Ujian Martabat Hukum: Keadilan Prosedural versus Logika Keamanan
Kasus penyanderaan di Papua ini merupakan ujian nyata bagi komitmen Indonesia terhadap rule of law dan martabat hukum di daerah konflik. Pendekatan keamanan yang dominan, yang mengesampingkan negosiasi dan mediasi, justru mengikis fondasi keadilan prosedural.
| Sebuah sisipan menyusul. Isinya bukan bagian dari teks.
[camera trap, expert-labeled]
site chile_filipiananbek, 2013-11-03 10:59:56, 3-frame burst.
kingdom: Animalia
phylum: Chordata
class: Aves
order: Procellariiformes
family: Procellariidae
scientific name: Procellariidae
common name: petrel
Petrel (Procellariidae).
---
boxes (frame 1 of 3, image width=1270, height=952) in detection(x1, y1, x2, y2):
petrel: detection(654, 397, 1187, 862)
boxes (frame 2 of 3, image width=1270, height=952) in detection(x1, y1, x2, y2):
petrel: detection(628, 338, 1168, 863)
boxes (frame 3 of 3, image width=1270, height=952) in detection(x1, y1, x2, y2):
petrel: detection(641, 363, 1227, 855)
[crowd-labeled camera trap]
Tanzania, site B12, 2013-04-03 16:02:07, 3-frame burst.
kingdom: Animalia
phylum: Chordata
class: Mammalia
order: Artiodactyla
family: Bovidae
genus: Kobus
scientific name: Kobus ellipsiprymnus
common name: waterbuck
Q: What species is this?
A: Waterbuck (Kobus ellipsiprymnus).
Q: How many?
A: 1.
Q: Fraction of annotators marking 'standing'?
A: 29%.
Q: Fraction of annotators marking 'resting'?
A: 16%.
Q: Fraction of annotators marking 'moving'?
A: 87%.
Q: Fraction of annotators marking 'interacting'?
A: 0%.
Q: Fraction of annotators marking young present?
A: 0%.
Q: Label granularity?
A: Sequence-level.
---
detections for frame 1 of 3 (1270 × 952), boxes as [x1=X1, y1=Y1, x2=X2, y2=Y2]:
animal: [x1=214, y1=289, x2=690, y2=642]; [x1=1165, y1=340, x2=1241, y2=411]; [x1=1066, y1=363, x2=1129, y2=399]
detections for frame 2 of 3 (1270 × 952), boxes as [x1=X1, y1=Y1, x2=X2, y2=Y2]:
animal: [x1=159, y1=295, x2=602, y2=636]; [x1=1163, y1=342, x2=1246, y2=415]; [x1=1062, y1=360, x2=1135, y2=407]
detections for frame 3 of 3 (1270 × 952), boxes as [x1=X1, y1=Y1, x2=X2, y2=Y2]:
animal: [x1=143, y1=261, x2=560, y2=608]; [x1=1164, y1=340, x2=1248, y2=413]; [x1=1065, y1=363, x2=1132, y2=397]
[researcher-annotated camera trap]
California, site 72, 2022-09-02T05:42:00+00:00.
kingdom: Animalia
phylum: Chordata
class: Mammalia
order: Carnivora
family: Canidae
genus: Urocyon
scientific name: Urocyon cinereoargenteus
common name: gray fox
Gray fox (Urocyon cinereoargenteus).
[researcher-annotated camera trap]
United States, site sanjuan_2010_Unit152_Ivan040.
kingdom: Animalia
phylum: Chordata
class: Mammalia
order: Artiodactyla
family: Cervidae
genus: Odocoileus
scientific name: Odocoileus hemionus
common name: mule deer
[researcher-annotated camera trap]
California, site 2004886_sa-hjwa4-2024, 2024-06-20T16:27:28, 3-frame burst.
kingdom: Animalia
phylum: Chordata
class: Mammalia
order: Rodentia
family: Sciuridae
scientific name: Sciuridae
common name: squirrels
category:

Etika perang dan krisis penyanderaan menuntut refleksi mendalam: apakah nilai sebuah nyawa sandera boleh dikalahkan oleh narasi 'penghancuran kelompok bersenjata'? Filsafat hukum mengajarkan bahwa legitimasi kekuasaan negara terletak pada kemampuannya menjamin keselamatan warga melalui proses yang adil dan manusiawi, bukan melalui demonstrasi kekuatan semata.
Keamanan nasional di Papua tidak akan pernah tercapai melalui dominasi militeristik yang buta terhadap HAM. Ia hanya dapat dibangun di atas pilar penegakan hukum yang adil, penghormatan terhadap martabat manusia setiap pihak, dan pendekatan holistik yang memandang penyanderaan sebagai krisis kemanusiaan yang membutuhkan resolusi berbasis hukum. Tanpa transformasi mendasar dalam doktrin dan Standar Operasional Prosedur (SOP) aparat—yang harus melibatkan pakar HAM dan hukum humaniter dalam perumusannya—siklus kekerasan dan erosi kepercayaan publik akan terus menjadi warisan konflik yang tak berujung.
Pertanyaan etis yang menggugat kita semua adalah: sampai kapan kita akan mentolerir logika operasional yang menempatkan 'kemenangan taktis' di atas kewajiban konstitusional dan moral untuk menyelamatkan nyawa? Ketika protokol dilanggar dan nyawa dipertaruhkan, bukankah setiap kelalaian tersebut merupakan serangan tidak langsung terhadap martabat hukum itu sendiri? Para aktivis hukum harus mengambil sikap: mendesak transparansi, akuntabilitas, dan reformasi menyeluruh terhadap kerangka penanganan krisis, agar hukum tidak lagi menjadi korban pertama dalam setiap operasi penyelamatan.